▶ [EXERCISE AIM] Please pick out every line in the listing below that contains the word "with", and copy each of those lines in full.

— Begin —

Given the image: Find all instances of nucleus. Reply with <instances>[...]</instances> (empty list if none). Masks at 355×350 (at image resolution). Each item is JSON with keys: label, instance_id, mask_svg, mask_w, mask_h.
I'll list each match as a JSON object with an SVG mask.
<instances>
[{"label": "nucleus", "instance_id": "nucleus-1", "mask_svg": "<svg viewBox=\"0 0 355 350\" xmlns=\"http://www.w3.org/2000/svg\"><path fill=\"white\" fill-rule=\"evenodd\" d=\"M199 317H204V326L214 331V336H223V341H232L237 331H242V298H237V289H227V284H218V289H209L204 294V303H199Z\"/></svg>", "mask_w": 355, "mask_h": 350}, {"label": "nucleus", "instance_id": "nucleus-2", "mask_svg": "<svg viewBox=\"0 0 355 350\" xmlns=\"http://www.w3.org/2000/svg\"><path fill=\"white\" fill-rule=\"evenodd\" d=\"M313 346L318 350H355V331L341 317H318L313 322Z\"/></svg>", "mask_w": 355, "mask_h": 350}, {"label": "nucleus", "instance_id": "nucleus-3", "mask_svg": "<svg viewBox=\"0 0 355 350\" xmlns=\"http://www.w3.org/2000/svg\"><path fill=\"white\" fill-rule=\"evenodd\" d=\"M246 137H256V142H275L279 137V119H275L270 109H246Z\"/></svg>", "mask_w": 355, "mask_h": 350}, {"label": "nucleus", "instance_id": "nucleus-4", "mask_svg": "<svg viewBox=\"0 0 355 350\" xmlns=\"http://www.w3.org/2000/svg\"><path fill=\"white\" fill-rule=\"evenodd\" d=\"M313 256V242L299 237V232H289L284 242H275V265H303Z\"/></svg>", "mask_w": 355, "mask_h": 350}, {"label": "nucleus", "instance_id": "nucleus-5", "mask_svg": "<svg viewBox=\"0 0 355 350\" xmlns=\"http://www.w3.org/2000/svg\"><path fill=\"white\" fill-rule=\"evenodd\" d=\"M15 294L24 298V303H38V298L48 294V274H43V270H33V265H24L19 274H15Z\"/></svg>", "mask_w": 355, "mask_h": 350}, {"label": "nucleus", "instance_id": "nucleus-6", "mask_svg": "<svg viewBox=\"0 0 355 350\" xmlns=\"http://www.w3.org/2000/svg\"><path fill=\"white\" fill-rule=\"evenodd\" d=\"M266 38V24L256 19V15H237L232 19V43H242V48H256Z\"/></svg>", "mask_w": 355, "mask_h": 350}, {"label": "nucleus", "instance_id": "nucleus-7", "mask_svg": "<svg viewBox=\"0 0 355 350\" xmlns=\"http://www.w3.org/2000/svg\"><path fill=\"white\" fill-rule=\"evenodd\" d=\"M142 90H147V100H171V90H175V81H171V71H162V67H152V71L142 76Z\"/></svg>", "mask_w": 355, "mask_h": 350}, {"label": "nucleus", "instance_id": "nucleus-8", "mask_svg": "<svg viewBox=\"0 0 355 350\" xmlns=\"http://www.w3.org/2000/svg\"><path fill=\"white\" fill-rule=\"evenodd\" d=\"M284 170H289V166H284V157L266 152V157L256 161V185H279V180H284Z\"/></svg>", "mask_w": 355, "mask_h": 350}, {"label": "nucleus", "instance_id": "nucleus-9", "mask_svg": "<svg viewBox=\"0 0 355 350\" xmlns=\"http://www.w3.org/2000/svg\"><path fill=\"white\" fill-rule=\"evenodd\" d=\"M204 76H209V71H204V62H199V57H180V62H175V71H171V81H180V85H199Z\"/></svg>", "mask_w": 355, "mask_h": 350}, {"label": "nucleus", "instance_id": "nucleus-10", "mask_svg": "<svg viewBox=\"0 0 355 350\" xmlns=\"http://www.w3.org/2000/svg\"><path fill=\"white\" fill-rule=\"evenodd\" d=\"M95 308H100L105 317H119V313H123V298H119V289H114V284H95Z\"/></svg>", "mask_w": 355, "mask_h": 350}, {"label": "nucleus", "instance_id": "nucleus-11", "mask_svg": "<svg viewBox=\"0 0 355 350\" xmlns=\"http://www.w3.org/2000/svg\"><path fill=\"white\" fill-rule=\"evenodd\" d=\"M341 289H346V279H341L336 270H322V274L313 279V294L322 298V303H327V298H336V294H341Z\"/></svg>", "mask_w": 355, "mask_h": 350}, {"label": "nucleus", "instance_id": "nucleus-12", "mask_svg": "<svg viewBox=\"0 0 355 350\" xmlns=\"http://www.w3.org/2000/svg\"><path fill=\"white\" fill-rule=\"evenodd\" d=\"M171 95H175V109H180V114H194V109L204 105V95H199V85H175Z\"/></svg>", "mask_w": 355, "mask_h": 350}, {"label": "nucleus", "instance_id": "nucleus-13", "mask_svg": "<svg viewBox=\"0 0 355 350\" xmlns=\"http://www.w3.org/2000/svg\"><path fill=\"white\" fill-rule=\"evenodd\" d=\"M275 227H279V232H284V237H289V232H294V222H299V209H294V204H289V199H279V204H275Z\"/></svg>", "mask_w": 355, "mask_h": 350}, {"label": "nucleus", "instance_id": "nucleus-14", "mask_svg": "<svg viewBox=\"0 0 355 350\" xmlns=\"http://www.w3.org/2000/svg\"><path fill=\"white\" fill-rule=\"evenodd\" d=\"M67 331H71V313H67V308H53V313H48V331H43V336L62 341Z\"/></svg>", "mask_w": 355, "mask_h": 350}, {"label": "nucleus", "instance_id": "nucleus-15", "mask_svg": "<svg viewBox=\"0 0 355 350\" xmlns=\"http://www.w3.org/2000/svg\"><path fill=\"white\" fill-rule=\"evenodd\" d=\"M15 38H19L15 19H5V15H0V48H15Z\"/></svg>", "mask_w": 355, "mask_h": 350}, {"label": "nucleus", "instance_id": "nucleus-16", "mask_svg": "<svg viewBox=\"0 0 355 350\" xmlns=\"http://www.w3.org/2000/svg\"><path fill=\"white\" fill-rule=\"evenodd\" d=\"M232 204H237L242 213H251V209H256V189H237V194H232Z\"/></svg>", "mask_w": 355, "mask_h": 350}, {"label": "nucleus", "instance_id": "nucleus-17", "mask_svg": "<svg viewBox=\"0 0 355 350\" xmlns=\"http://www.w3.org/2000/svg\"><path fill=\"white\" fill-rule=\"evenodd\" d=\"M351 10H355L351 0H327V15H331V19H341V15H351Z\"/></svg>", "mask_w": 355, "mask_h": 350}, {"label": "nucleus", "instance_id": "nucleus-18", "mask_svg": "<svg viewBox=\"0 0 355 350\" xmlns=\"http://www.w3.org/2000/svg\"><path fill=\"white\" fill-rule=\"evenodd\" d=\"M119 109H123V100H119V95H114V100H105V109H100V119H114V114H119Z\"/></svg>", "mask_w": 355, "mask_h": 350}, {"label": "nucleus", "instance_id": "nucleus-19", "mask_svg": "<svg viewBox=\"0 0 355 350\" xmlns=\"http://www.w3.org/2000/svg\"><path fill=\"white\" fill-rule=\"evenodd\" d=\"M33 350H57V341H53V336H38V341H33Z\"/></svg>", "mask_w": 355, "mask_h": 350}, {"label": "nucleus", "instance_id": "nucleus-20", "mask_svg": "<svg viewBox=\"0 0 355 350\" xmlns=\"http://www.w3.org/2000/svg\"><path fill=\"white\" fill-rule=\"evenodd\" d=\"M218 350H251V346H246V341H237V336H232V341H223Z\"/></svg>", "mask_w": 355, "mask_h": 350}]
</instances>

— End —

▶ [WRITTEN REPLY]
Given the image: Find all instances of nucleus. Reply with <instances>[...]</instances> (empty list if none). Masks at 355×350 (at image resolution). Each item is JSON with keys: label, instance_id, mask_svg, mask_w, mask_h.
I'll list each match as a JSON object with an SVG mask.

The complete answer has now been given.